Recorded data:
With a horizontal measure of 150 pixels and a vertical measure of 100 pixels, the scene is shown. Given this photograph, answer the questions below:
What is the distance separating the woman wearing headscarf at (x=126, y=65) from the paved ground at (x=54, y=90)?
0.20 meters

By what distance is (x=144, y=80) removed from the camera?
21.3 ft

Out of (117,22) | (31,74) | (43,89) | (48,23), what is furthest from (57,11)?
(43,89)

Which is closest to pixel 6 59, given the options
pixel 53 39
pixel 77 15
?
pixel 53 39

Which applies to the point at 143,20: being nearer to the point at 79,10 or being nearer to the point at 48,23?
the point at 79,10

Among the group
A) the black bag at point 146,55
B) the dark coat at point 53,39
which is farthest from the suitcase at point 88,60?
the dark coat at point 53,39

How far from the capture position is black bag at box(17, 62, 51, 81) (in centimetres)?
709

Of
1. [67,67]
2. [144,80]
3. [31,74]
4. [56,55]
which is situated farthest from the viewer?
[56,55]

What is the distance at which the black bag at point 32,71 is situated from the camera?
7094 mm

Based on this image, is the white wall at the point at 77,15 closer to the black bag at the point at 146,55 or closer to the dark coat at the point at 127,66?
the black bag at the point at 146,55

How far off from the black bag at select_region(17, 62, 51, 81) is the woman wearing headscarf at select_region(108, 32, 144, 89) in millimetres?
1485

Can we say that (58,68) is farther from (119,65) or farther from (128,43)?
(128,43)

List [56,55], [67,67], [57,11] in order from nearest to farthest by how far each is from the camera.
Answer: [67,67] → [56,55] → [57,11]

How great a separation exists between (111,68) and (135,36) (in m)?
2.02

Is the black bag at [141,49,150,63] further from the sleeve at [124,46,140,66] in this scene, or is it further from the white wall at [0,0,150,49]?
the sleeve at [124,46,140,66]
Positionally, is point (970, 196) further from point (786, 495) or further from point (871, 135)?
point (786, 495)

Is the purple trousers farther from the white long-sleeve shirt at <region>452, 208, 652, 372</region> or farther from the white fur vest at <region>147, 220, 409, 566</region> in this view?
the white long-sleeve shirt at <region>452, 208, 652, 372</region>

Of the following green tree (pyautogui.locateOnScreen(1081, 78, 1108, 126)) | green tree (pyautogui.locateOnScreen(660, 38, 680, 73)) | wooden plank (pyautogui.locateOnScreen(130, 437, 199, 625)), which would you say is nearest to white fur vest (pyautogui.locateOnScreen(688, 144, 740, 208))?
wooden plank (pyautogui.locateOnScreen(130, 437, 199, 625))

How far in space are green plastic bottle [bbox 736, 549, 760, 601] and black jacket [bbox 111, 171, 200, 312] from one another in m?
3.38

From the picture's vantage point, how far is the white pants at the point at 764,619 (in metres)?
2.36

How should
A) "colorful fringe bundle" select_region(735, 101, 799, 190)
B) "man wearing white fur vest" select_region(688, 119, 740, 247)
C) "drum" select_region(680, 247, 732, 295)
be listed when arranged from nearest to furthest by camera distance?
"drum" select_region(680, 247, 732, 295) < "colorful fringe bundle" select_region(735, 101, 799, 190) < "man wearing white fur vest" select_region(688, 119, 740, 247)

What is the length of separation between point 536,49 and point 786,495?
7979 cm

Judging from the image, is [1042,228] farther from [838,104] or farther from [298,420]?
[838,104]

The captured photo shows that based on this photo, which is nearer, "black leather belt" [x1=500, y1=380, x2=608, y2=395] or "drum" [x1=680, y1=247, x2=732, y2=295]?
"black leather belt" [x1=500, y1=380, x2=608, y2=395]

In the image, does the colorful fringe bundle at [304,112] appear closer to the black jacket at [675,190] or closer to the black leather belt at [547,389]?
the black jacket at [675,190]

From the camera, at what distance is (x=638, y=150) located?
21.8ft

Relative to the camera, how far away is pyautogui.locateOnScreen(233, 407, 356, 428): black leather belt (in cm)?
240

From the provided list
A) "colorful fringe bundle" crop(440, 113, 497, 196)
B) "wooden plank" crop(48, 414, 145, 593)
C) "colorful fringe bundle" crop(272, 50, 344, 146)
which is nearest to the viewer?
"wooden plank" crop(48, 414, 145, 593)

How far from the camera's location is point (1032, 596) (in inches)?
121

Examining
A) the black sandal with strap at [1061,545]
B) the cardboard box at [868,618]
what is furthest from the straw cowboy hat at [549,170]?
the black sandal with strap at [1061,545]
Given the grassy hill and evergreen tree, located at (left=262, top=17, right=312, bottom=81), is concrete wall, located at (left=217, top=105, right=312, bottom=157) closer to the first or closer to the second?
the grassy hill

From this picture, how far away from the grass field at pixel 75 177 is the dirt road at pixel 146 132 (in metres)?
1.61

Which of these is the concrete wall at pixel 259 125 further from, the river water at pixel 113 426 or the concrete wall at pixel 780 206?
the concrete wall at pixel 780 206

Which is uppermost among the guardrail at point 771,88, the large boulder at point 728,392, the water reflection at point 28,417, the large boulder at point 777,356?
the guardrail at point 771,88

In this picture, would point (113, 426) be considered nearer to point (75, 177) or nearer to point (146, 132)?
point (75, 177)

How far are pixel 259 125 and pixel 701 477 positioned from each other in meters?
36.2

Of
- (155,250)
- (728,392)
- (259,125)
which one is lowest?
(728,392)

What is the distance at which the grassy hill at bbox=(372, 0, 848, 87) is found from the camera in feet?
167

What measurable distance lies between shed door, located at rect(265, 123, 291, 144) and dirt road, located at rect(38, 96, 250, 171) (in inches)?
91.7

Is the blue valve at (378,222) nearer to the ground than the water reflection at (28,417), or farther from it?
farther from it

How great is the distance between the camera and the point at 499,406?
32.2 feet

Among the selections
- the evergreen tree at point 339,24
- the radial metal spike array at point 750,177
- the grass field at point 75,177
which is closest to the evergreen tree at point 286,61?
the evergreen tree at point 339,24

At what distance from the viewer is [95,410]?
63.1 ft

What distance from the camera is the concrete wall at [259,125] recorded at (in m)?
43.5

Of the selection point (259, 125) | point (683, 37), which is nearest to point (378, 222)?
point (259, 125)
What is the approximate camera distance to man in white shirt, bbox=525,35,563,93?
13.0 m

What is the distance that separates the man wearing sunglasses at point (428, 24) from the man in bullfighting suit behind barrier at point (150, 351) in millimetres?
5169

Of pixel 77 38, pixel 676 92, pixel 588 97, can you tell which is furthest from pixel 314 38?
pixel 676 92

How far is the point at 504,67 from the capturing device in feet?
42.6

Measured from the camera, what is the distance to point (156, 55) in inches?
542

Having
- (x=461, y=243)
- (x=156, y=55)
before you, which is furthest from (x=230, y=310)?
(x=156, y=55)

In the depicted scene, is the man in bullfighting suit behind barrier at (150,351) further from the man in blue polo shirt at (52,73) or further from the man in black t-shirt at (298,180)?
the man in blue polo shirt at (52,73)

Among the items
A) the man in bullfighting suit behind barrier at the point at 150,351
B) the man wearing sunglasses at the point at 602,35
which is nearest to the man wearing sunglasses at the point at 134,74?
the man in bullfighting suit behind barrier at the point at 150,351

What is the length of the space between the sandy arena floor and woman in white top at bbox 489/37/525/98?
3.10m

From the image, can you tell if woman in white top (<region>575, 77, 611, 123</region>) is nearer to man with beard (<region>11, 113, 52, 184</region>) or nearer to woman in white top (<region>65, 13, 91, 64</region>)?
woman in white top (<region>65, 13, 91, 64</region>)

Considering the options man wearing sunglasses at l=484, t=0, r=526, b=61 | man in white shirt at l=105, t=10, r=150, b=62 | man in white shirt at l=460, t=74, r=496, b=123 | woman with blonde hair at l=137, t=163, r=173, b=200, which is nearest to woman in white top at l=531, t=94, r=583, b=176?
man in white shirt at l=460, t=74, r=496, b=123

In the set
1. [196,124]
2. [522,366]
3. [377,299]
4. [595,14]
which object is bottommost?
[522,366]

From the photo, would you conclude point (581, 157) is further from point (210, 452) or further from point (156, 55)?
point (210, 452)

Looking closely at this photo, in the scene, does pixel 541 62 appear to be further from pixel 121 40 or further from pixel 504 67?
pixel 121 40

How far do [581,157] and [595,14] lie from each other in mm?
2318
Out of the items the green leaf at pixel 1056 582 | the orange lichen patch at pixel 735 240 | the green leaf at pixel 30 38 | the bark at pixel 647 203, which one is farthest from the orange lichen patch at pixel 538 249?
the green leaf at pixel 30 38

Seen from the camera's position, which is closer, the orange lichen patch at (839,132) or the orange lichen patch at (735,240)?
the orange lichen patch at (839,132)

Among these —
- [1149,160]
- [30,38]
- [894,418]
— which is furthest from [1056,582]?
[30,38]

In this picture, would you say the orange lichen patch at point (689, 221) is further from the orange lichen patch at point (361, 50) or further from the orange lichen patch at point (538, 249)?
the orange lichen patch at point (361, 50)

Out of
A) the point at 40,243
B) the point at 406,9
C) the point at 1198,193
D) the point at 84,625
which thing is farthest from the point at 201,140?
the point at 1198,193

= INSTRUCTION =
Every line from the line containing "What is the length of the" to the last line of the material above must be repeated exactly, and no other line.

= TASK RESPONSE =
What is the length of the space between the sandy arena floor and woman in white top at bbox 489/37/525/98?
3.10m

From the image, can you tell if woman in white top (<region>575, 77, 611, 123</region>) is nearer to man with beard (<region>11, 113, 52, 184</region>) or nearer to woman in white top (<region>65, 13, 91, 64</region>)?
woman in white top (<region>65, 13, 91, 64</region>)

Considering the options man wearing sunglasses at l=484, t=0, r=526, b=61 | man in white shirt at l=105, t=10, r=150, b=62 | man in white shirt at l=460, t=74, r=496, b=123 | woman with blonde hair at l=137, t=163, r=173, b=200, which is nearest to woman in white top at l=531, t=94, r=583, b=176?
man in white shirt at l=460, t=74, r=496, b=123

In the set
1. [196,124]
2. [522,366]
3. [377,299]
4. [595,14]
which object is bottommost?
[522,366]

From the photo, would you conclude point (581, 157) is further from point (210, 452) or further from point (156, 55)?
point (210, 452)

Looking closely at this photo, in the scene, does pixel 541 62 appear to be further from pixel 121 40 or further from pixel 504 67?
pixel 121 40

How far do [581,157] and [595,14] lie from each other in mm?
2318
Out of the items the green leaf at pixel 1056 582 | the orange lichen patch at pixel 735 240 | the green leaf at pixel 30 38 | the bark at pixel 647 203, which one is farthest from the orange lichen patch at pixel 538 249?
the green leaf at pixel 30 38

Seen from the camera's position, which is closer, the orange lichen patch at (839,132) or the orange lichen patch at (735,240)?
the orange lichen patch at (839,132)

Among these —
- [1149,160]
- [30,38]
- [894,418]
— which is furthest from [1056,582]?
[30,38]

In this picture, would you say the orange lichen patch at point (689, 221) is further from the orange lichen patch at point (361, 50) or further from the orange lichen patch at point (538, 249)?
the orange lichen patch at point (361, 50)

Out of
A) the point at 40,243
B) the point at 406,9
C) the point at 1198,193
D) the point at 84,625
which thing is farthest from the point at 201,140?
the point at 1198,193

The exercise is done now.